* _YOUR GOAL_
From the line containing "family: Muridae" onward, retype each line of the entries below exactly, last line included.

=== DATA TO EXAMINE ===

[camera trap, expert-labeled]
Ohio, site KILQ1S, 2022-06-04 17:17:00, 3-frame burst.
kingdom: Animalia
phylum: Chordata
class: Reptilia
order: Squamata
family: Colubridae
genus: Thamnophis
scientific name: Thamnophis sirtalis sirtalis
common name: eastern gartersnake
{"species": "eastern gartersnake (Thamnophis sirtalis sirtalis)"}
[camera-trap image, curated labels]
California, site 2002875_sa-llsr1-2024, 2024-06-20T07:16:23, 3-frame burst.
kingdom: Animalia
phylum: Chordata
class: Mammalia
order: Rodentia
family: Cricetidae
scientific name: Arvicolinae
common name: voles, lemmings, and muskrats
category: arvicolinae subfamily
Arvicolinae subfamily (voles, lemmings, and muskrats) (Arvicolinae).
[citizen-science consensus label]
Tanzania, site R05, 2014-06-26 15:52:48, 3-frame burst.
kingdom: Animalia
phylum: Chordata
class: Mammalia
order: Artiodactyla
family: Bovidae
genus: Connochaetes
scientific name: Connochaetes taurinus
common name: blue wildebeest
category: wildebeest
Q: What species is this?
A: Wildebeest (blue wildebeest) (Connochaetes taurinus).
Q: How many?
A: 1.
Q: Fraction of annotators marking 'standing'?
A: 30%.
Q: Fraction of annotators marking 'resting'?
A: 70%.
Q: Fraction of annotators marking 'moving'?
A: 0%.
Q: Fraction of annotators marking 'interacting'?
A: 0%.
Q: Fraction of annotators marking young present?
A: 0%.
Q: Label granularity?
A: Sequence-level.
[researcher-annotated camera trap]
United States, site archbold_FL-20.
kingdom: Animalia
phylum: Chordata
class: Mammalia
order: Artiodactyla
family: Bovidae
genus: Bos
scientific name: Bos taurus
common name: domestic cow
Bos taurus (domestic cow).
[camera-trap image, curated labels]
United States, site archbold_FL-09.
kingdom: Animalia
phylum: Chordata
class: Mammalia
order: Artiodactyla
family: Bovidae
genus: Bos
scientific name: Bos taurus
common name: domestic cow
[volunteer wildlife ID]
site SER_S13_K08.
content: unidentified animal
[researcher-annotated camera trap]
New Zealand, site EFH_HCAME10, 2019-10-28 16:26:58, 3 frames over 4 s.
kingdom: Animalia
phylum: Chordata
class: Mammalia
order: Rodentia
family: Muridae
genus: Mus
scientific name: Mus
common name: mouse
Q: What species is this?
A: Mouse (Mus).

===

* _SOLUTION FOR THIS PROBLEM_
family: Muridae
genus: Mus
scientific name: Mus
common name: mouse
Q: What species is this?
A: Mouse (Mus).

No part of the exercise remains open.